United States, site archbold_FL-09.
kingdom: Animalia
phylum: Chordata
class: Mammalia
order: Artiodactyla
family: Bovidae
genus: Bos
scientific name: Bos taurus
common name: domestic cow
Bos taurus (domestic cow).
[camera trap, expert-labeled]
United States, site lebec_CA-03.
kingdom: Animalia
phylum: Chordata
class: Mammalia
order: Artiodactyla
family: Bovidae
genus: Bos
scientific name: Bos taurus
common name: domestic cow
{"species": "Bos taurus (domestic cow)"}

============================================================

### Task instructions:
Return the full material exactly.

### Response to this task:
United States, site archbold_FL-09.
kingdom: Animalia
phylum: Chordata
class: Mammalia
order: Artiodactyla
family: Bovidae
genus: Bos
scientific name: Bos taurus
common name: domestic cow
Bos taurus (domestic cow).
[camera trap, expert-labeled]
United States, site lebec_CA-03.
kingdom: Animalia
phylum: Chordata
class: Mammalia
order: Artiodactyla
family: Bovidae
genus: Bos
scientific name: Bos taurus
common name: domestic cow
{"species": "Bos taurus (domestic cow)"}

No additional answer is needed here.